Well, I dunno. I'm no expert. I started this thread because I wanted to learn a lot more about mining this data to get to the facts. Here's what I see in your file:
Your launch site is about 5,000 feet above sea level? (Colorado?)
Accell velocity data got to zero about 12.6 seconds
Baro says apogee was between 12.6 & 13.2 seconds - so it matches the accelerometer well
(if the vent holes were not right wouldn't it force accel & baro data to disagree?)
Apogee channel event went off at 13.7 seconds as you say, so ~1 second after both sensors sensed apogee
How was your Raven programmed for apogee trigger?
What ematch did you use for apogee? Powder type? Amount? Enclosure?
Here's a far out idea: Were you the one making the video? Maybe your position relative to the flight gave a bit of an illusion that it was on the way down when it was still more-or-less horizontal at apogee? Again, I dunno. But I have seen something like that. What do you think?
Yes, Colorado. I was using Quest Q2G2 ignitors and 1 gram of Goex FFFFG, Raven apo set to default increasing baro - also had 15sec delay on Cesaroni motor for ALT Apogee charge. Both charges fired but I believe they went simultaneously. I was not the one filming it, not sure who did but I found this video on the COSROCS webpage.
I looked at the video, and I think that a lot of the apparent lateness is from the optical illusion you get when the rocket is overhead and flying upward and away from you with a decent horizontal apogee speed, and it looks like it's descending.

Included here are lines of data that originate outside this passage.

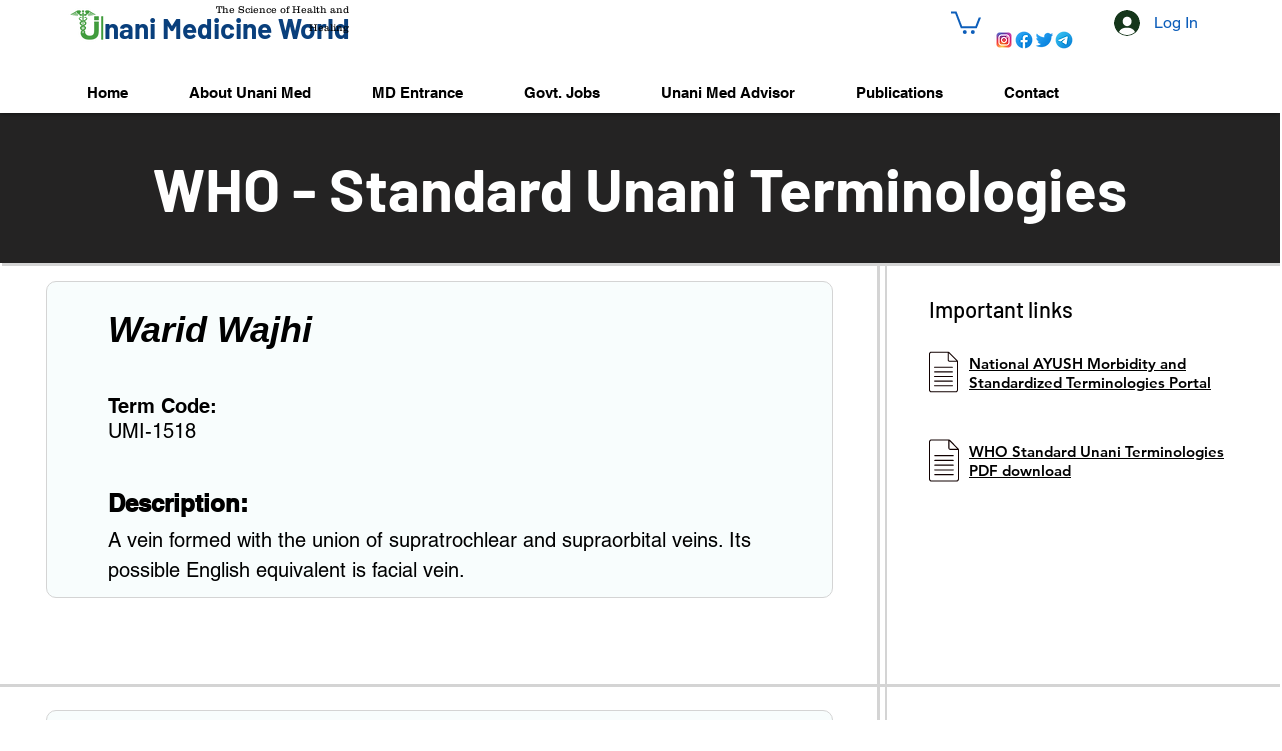

--- FILE ---
content_type: text/html; charset=utf-8
request_url: https://www.google.com/recaptcha/api2/aframe
body_size: 268
content:
<!DOCTYPE HTML><html><head><meta http-equiv="content-type" content="text/html; charset=UTF-8"></head><body><script nonce="1VdAnMCk23Vz5ILPEKobIA">/** Anti-fraud and anti-abuse applications only. See google.com/recaptcha */ try{var clients={'sodar':'https://pagead2.googlesyndication.com/pagead/sodar?'};window.addEventListener("message",function(a){try{if(a.source===window.parent){var b=JSON.parse(a.data);var c=clients[b['id']];if(c){var d=document.createElement('img');d.src=c+b['params']+'&rc='+(localStorage.getItem("rc::a")?sessionStorage.getItem("rc::b"):"");window.document.body.appendChild(d);sessionStorage.setItem("rc::e",parseInt(sessionStorage.getItem("rc::e")||0)+1);localStorage.setItem("rc::h",'1769977173255');}}}catch(b){}});window.parent.postMessage("_grecaptcha_ready", "*");}catch(b){}</script></body></html>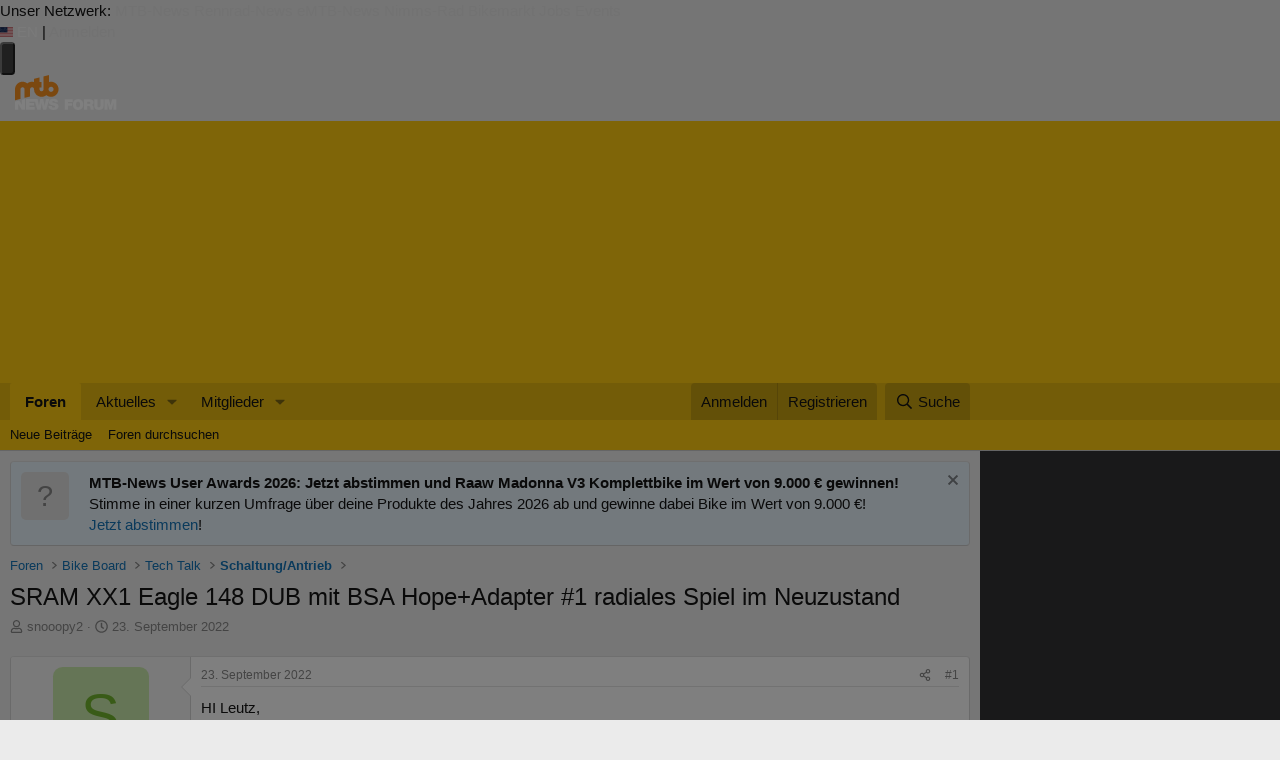

--- FILE ---
content_type: text/css; charset=utf-8
request_url: https://www.mtb-news.de/forum/css.php?css=public%3Aextra.less&s=6&l=3&d=1764597010&k=c966fb61332e6537c8653240af4040f4e795edff
body_size: 9
content:
@charset "UTF-8";

/********* public:extra.less ********/
@media screen and (min-width:768px){.mtbnews-forum-bbcode__floating-left{float:left;margin-right:1em}}@media screen and (min-width:980px){.p-header-inner,.p-nav-inner,.p-sectionLinks-inner,.p-body-inner,.p-footer-inner{margin-left:0}}@media screen and (min-width:1440px){.p-header-inner,.p-nav-inner,.p-sectionLinks-inner,.p-body-inner,.p-footer-inner{margin-left:160px}}@media screen and (min-width:1580px){.p-header-inner,.p-nav-inner,.p-sectionLinks-inner,.p-body-inner,.p-footer-inner{margin-left:auto}}.block--category .collapseTrigger{opacity:0.5;transition:opacity .3s;margin-right:10px}.block--category .collapseTrigger.is-active:before{content:"\f205";transform:scale(-1, 1);margin-right:-8px}.block--category .collapseTrigger:before{content:"\f205";font-size:80%}.block--category .block-container:hover .collapseTrigger{opacity:1}.collapsible-nodes .block-header{display:flex}.collapsible-nodes .block-header--left{margin-right:auto;max-width:100%}.block-body.block-body--collapsible{transition:all .75s cubic-bezier(.68, -0.55, .27, 1.55);-webkit-transition-property:all,-xf-opacity;transition-property:all,-xf-opacity;overflow-y:hidden;height:0;-webkit-transition-property:all,-xf-height;transition-property:all,-xf-height}.p-body-inner{background-color:#eee}.overlay-content{background-color:#fff}@media screen and (min-width:768px){.mtbnews-forum-bbcode__floating-left{float:left;margin-right:1em}}.p-body-inner{background-color:#eee}.overlay-content{background-color:#fff}@media screen and (min-width:768px){.mtbnews-forum-bbcode__floating-left{float:left;margin-right:1em}}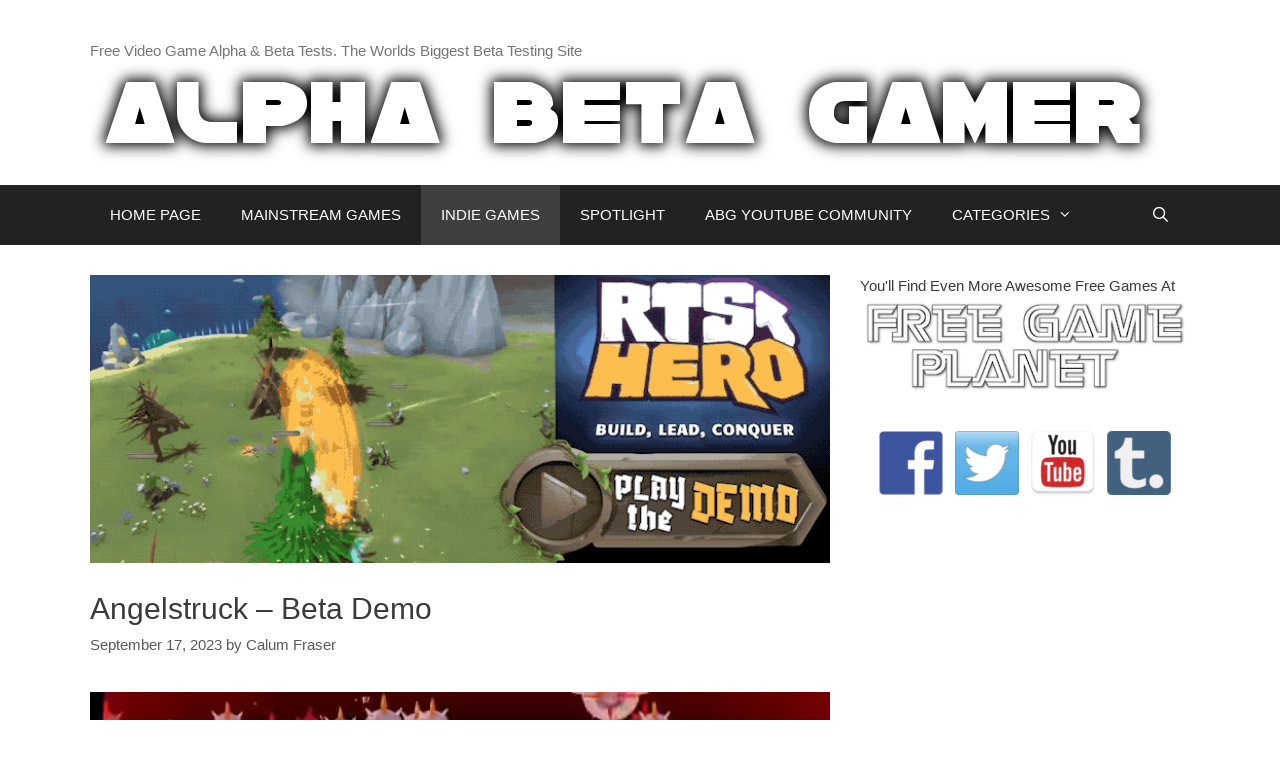

--- FILE ---
content_type: text/html; charset=utf-8
request_url: https://www.google.com/recaptcha/api2/aframe
body_size: 249
content:
<!DOCTYPE HTML><html><head><meta http-equiv="content-type" content="text/html; charset=UTF-8"></head><body><script nonce="fiWPAuKAx_bqJOhPywLJIw">/** Anti-fraud and anti-abuse applications only. See google.com/recaptcha */ try{var clients={'sodar':'https://pagead2.googlesyndication.com/pagead/sodar?'};window.addEventListener("message",function(a){try{if(a.source===window.parent){var b=JSON.parse(a.data);var c=clients[b['id']];if(c){var d=document.createElement('img');d.src=c+b['params']+'&rc='+(localStorage.getItem("rc::a")?sessionStorage.getItem("rc::b"):"");window.document.body.appendChild(d);sessionStorage.setItem("rc::e",parseInt(sessionStorage.getItem("rc::e")||0)+1);localStorage.setItem("rc::h",'1768840021433');}}}catch(b){}});window.parent.postMessage("_grecaptcha_ready", "*");}catch(b){}</script></body></html>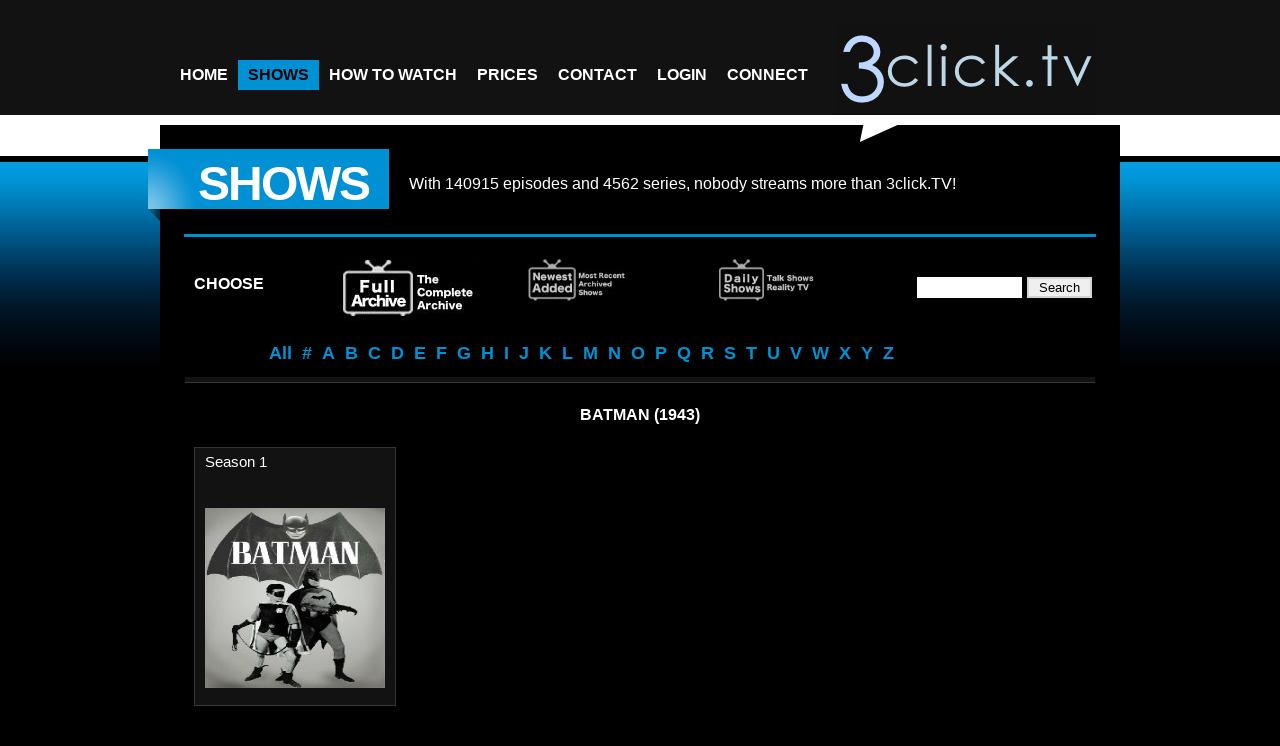

--- FILE ---
content_type: text/javascript
request_url: https://www.3click.tv/js/totop.js
body_size: 261
content:
	$(function() {
		$.fn.scrollToTop=function() { 
			$(this).hide().removeAttr("href");
			if($(window).scrollTop()!="0"){
				$(this).fadeIn("slow") }
			var scrollDiv=$(this);
			$(window).scroll(function(){
				if($(window).scrollTop()=="0") {
					$(scrollDiv).fadeOut("slow")
				} else {
					$(scrollDiv).fadeIn("slow")
				}
			});
			$(this).click(function(){$("html, body").animate({scrollTop:0},"slow")})
		}
	})				

	$(function() {     
		$("#toTop").scrollToTop();     
	});   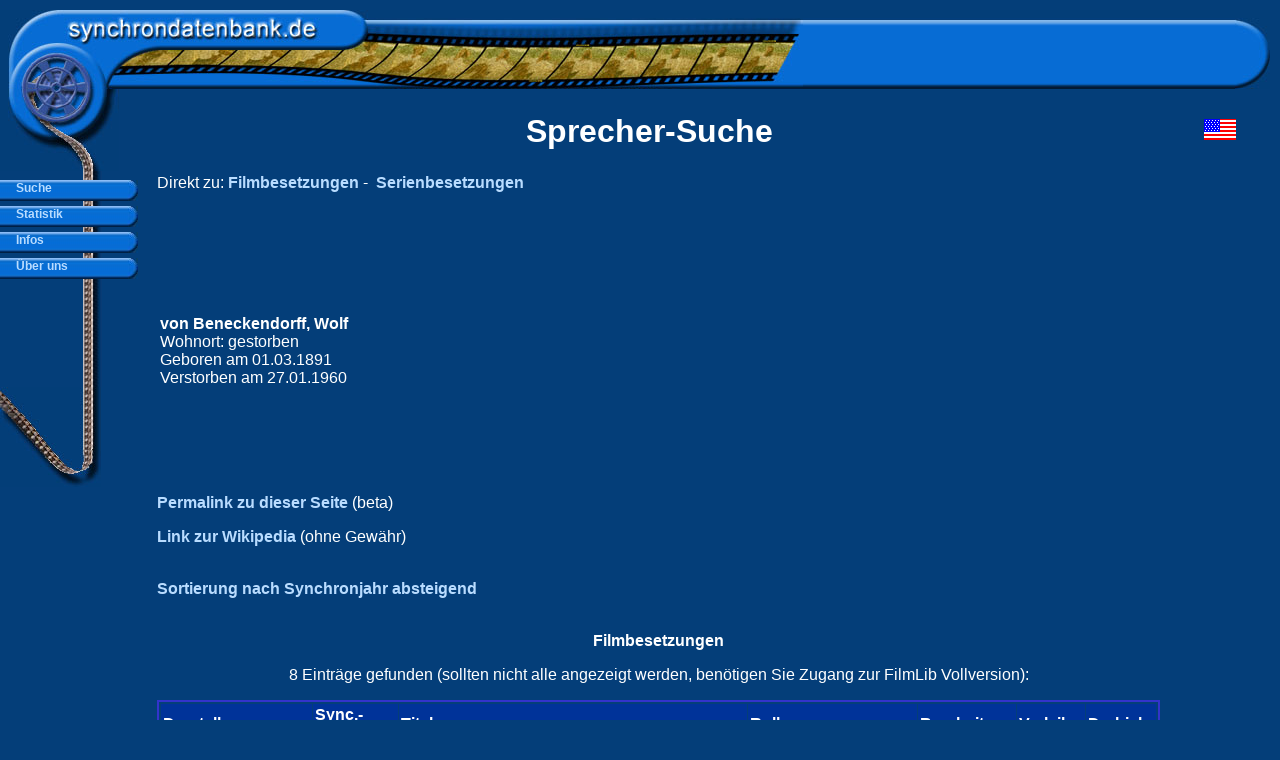

--- FILE ---
content_type: text/html; charset=utf-8
request_url: https://www.google.com/recaptcha/api2/aframe
body_size: 268
content:
<!DOCTYPE HTML><html><head><meta http-equiv="content-type" content="text/html; charset=UTF-8"></head><body><script nonce="0_avi_pzoZQi9GkR-Ib6PQ">/** Anti-fraud and anti-abuse applications only. See google.com/recaptcha */ try{var clients={'sodar':'https://pagead2.googlesyndication.com/pagead/sodar?'};window.addEventListener("message",function(a){try{if(a.source===window.parent){var b=JSON.parse(a.data);var c=clients[b['id']];if(c){var d=document.createElement('img');d.src=c+b['params']+'&rc='+(localStorage.getItem("rc::a")?sessionStorage.getItem("rc::b"):"");window.document.body.appendChild(d);sessionStorage.setItem("rc::e",parseInt(sessionStorage.getItem("rc::e")||0)+1);localStorage.setItem("rc::h",'1768879333910');}}}catch(b){}});window.parent.postMessage("_grecaptcha_ready", "*");}catch(b){}</script></body></html>

--- FILE ---
content_type: text/css
request_url: https://synchrondatenbank.de/unsichtbar.css
body_size: 24
content:
body {
display: none;
}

As it arcs over, the curvature of the flight even makes it look like it's speeding up when really its just that you're getting a more side-on view. 1/4" is a pretty huge vent hole, so I doubt that the internal pressure was lagging much. The accel-based apogee detection agreed with the baro data as well.
Adrian, you may be right. I only have three launches with this rocket, the first apogee went unobserved as it was on a CTI 6 grain J, and the last was on another CTI I which didn't give me the illusion. What really matters though, is that the Raven worked great and brought the rocket down successfully in all three cases.
I did not time the sound of the charge going off in the video, but he reported it lined up with the Raven data pretty good. The apogee (baro) was almost exactly 2100 feet. I looked at how long he spent within 50 feet of that just to get an arbitrary sense of how long it was going more horizontal than vertical. It got to ~2050 feet at about 11 seconds and fell back to 2050 feet at almost 15 seconds. So it spent a long time near apogee. Maybe this 'hang time' explains it?
Great observation cvanc. That seems to corroborate what Adrian said with his falling rock illusion theory.